**WHAT TO WORK ON:**
Copy out every line of the listing below word for word, keeping each line as it appears.

○ ○ ○ ○

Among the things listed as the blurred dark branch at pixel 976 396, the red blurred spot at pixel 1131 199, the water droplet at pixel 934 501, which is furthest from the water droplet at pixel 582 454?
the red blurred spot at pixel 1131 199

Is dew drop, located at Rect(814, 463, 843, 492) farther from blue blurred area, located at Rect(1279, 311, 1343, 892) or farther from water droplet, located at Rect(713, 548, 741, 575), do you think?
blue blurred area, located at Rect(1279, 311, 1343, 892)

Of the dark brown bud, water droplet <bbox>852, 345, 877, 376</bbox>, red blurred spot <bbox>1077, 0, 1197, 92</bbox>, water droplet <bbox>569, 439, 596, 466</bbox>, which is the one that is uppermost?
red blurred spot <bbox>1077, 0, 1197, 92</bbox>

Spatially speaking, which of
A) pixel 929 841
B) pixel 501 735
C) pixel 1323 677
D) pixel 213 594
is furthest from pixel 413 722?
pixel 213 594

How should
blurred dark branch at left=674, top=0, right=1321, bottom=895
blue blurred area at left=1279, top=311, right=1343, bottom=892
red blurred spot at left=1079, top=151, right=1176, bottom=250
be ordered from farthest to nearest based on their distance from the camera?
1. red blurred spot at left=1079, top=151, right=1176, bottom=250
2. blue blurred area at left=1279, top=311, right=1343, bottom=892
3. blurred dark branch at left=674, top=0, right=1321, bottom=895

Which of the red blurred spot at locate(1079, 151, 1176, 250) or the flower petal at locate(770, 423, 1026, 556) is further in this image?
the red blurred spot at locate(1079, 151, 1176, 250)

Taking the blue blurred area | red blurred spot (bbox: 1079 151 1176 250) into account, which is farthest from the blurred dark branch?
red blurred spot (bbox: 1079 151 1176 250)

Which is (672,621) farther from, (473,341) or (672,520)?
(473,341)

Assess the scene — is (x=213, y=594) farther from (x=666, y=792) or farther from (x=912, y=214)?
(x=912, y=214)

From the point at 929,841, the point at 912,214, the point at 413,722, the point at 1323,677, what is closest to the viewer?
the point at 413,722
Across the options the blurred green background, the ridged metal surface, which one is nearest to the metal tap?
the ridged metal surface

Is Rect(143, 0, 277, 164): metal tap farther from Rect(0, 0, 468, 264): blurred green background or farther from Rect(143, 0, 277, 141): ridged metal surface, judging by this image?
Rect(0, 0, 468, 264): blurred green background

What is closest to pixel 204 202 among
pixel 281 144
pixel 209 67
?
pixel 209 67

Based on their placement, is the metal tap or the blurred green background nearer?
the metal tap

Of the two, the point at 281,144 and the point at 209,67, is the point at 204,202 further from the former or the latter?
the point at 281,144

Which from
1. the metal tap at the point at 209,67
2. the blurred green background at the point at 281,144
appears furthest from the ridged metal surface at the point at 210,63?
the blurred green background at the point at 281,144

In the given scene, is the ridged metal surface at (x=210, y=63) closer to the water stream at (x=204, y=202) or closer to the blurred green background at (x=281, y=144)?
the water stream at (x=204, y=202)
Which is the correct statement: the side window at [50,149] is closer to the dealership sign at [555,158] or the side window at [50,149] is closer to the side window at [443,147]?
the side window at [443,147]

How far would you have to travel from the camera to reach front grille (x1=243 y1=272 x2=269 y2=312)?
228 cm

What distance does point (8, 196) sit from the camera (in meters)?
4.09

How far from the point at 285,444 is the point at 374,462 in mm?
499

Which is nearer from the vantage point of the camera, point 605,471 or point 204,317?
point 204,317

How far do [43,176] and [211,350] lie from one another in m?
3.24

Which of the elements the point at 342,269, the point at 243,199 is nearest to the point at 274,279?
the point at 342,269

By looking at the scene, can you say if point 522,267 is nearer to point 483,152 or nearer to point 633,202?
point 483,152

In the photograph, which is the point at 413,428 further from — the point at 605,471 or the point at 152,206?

○ ○ ○ ○

**TASK RESULT:**
Among the things listed as the blurred dark branch at pixel 976 396, the red blurred spot at pixel 1131 199, the water droplet at pixel 934 501, which is furthest from the water droplet at pixel 582 454?
the red blurred spot at pixel 1131 199

Is dew drop, located at Rect(814, 463, 843, 492) farther from blue blurred area, located at Rect(1279, 311, 1343, 892) or farther from water droplet, located at Rect(713, 548, 741, 575), do you think?
blue blurred area, located at Rect(1279, 311, 1343, 892)

Of the dark brown bud, water droplet <bbox>852, 345, 877, 376</bbox>, red blurred spot <bbox>1077, 0, 1197, 92</bbox>, water droplet <bbox>569, 439, 596, 466</bbox>, which is the one that is uppermost?
red blurred spot <bbox>1077, 0, 1197, 92</bbox>

Spatially speaking, which of
A) pixel 929 841
B) pixel 501 735
C) pixel 1323 677
D) pixel 213 594
is furthest from pixel 413 722?
pixel 213 594

How should
blurred dark branch at left=674, top=0, right=1321, bottom=895
blue blurred area at left=1279, top=311, right=1343, bottom=892
red blurred spot at left=1079, top=151, right=1176, bottom=250
be ordered from farthest to nearest based on their distance from the camera?
1. red blurred spot at left=1079, top=151, right=1176, bottom=250
2. blue blurred area at left=1279, top=311, right=1343, bottom=892
3. blurred dark branch at left=674, top=0, right=1321, bottom=895

Which of the red blurred spot at locate(1079, 151, 1176, 250) or the flower petal at locate(770, 423, 1026, 556) is further in this image?
the red blurred spot at locate(1079, 151, 1176, 250)

Taking the blue blurred area | red blurred spot (bbox: 1079 151 1176 250) into account, which is farthest from the blurred dark branch?
red blurred spot (bbox: 1079 151 1176 250)

Which is (672,621) farther from, (473,341) or (672,520)?
(473,341)

Assess the scene — is (x=213, y=594) farther from (x=666, y=792) or farther from (x=912, y=214)?
(x=912, y=214)

From the point at 929,841, the point at 912,214, the point at 413,722, the point at 1323,677, what is closest to the viewer?
the point at 413,722
Across the options the blurred green background, the ridged metal surface, which one is nearest to the metal tap?
the ridged metal surface

Is Rect(143, 0, 277, 164): metal tap farther from Rect(0, 0, 468, 264): blurred green background or farther from Rect(143, 0, 277, 141): ridged metal surface, judging by this image?
Rect(0, 0, 468, 264): blurred green background

What is closest to pixel 204 202 among
pixel 281 144
pixel 209 67
?
pixel 209 67

Based on their placement, is the metal tap or the blurred green background nearer?
the metal tap

Of the two, the point at 281,144 and the point at 209,67, is the point at 204,202 further from the former or the latter?
the point at 281,144

Which from
1. the metal tap at the point at 209,67
2. the blurred green background at the point at 281,144
appears furthest from the ridged metal surface at the point at 210,63?
the blurred green background at the point at 281,144

In the given scene, is the ridged metal surface at (x=210, y=63) closer to the water stream at (x=204, y=202) or closer to the blurred green background at (x=281, y=144)?
the water stream at (x=204, y=202)
Which is the correct statement: the side window at [50,149] is closer to the dealership sign at [555,158] or the side window at [50,149] is closer to the side window at [443,147]?
the side window at [443,147]

How far would you have to travel from the camera to reach front grille (x1=243 y1=272 x2=269 y2=312)?
228 cm

What distance does point (8, 196) sit from the camera (in meters)?
4.09

How far from the point at 285,444 is the point at 374,462 in mm?
499

Which is nearer from the vantage point of the camera, point 605,471 or point 204,317?
point 204,317

How far do [43,176] and [211,350] lie from one another in m?
3.24

Which of the elements the point at 342,269, the point at 243,199 is nearest to the point at 274,279?
the point at 342,269

By looking at the scene, can you say if point 522,267 is nearer to point 483,152 or nearer to point 633,202?
point 483,152

In the photograph, which is the point at 413,428 further from — the point at 605,471 or the point at 152,206?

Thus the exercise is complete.